Meyers, who had been in the books as a Democrat, changed her registration to Republican so she could vote for U.S. Rep. Liz Cheney, who she admired for having the “guts to stand up for our country in the face of a lot of opposition.” She was less certain, however, about which other Republicans on her ballot had values and stances that best aligned with her own — and so she left some bubbles unfilled.
“I did not want to vote for somebody who I was not familiar with and educated about,” Meyers said.
Meyers wasn’t alone — and it wasn’t just crossover voters who didn’t make it down the ballot.

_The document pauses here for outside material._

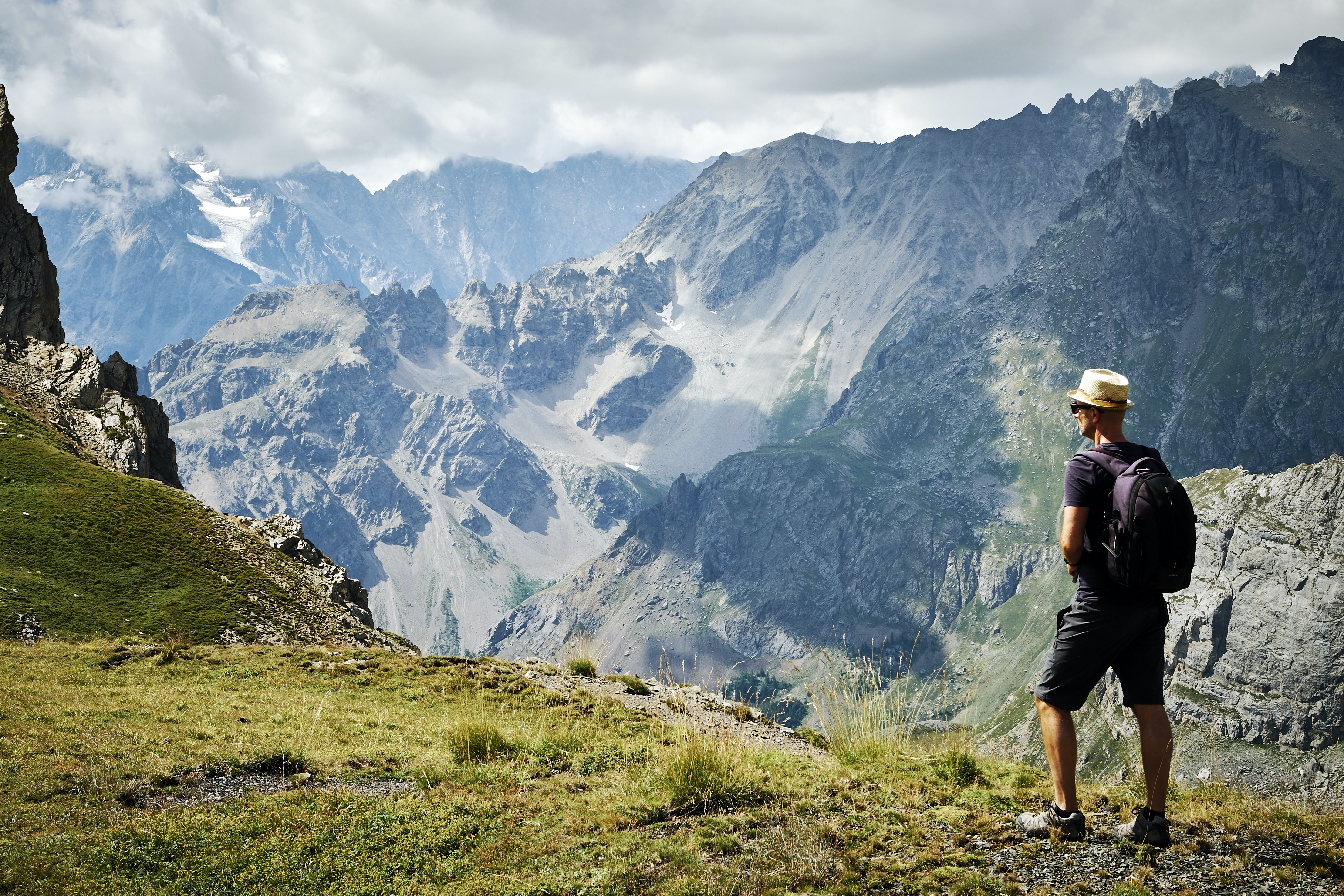 photo of man standing near mountains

There were more than 182,000 ballots cast across Wyoming during early and in-person voting, which is the highest raw count in a midterm primary election on record and the highest rate of turnout since 1994. Roughly 40% of Wyoming’s voting age population put a ballot in the mail or showed up to the polls. There was a 31% increase in Wyoming residents who voted compared to 2018, the last primary election halfway through a U.S. president’s term.
“To some degree, this was a referendum of where people stood on Trump, as much as anything else,” former Gov. Dave Freudenthal told WyoFile.
Largely, Wyoming voters motivated to come out sided with Trump in the highest-profile race: Cheney versus Harriet Hageman, the former president’s hand-picked proxy, who topped the incumbent by a 37% margin.